# Work to do
1. In the forum thread about RFID toll tags, what frequency range can UHF RFID use without a license in North America?
2. Please carry on the forum thread about RFID toll tags from the point where it stops.
====== Source extract
Originally Posted by tw
I was wrong


yesman065 07-24-2007 09:39 PM

Radio-frequency identification
From Wikipedia, the free encyclopedia


Low-frequency (LF: 125 – 134.2 kHz and 140 – 148.5 kHz) and high-frequency (HF: 13.56 MHz) RFID tags can be used globally without a license. Ultra-high-frequency (UHF: 868 MHz-928 MHz) cannot be used globally as there is no single global standard. In North America, UHF can be used unlicensed for 902 – 928 MHz (±13 MHz from the 915 MHz center frequency), but restrictions exist for transmission power. In Europe, RFID and other low-power radio applications are regulated by ETSI recommendations EN 300 220 and EN 302 208, and ERO recommendation 70 03, allowing RFID operation with somewhat complex band restrictions from 865–868 MHz. Readers are required to monitor a channel before transmitting ("Listen Before Talk"); this requirement has led to some restrictions on performance, the resolution of which is a subject of current research.

Mr. Clodfobble 07-24-2007 10:07 PM

Quote:

Originally Posted by tw
As best I can tell (I had to get numbers that were not provided and should have been provided), both examples under ideal conditions are readable up to 10 meters.

Hi.

I'm Clodfobble's husband. For years now, she has participated in lively conversations with many people on the Cellar. Some of these interested me greatly, but for years now, I have never once posted, nor even really read the threads. I want to mention this to provide background and perhaps a little weight to what I'm about to say:

You, sir, are a moron.

My wife's post was was stating that TX Tag was an RFID device, which you dismissed because you were not personally familiar with TX Tag, but instead based your assumptions (a dangerous thing for an engineer), on the older EZ Pass technology. You stated that the reporter must be a "technically naive reporter", when in fact you were the technically naive one. A simple google search for TX Tag gave the Wikipedia article which validated the manufacturer as Transcore's eGo product. A quick click there gave the frequencies for these devices. You want to complain about the ranges? Fine. Go ahead. But I might note that the TX Tag is a passive 900Mhz RFID system, currently in use. I'm willing to bet that the engineers that tested the system are happy that the tags are responsive within a range acceptable for operation on the tollways (which are certainly greater than 3 meters, but probably less than 10). But then again, no one was asking about that.
============
====== Source material
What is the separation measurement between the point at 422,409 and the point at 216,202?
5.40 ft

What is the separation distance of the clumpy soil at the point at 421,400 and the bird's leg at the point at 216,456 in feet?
============
# Per-task answers
1. 902–928 MHz

2.
It's OK to be wrong. Sure, it hurts your street cred a little, and all the younger engineers start eyeing you like they're going to challenge you for dominance in the RF engineering pack, but it's much less painful then continually driving the wrong point home over and over again.

So ends my first (and probably last) Cellar post.

BigV 07-24-2007 10:16 PM

Oh no, no, no, no. Please. Please don't make that your last post. Look, I understand the appeal of going out on top, but I urge you to resist that siren call. Please stay. Please post. Don't go.

Honestly, welcome to the cellar, Mr CF. Any friend of CF's is a friend of mine. I personally welcome your debut, and your rebuts (if any). Plus, we could use some more brains and wit around here, god knows I'm draggin down the curve.

Ok.

Well, I guess that covers it. Since the cellar is a community property cyber state, I think you can claim the spousal exemption to the test. Oh, and that was a great opening post. See ya round the rodeo.

steambender 07-24-2007 10:44 PM

TW was correct for the class of tags called passive, and that includes the mobile speedpass readers you can put in your car. Those use an antenna positioned above the gas pump to imterrogate the widget you're supposed to mount in a window. The NY/NJ/PA EZpass tags are active...they have a battery and transmit when asked to...gives them a lot more range. I'm pretty sure the Mobile speedpass car gizmos are passive. I use the keyfob one, and used to have a NYS EZpass. and I design stuff like this for a living.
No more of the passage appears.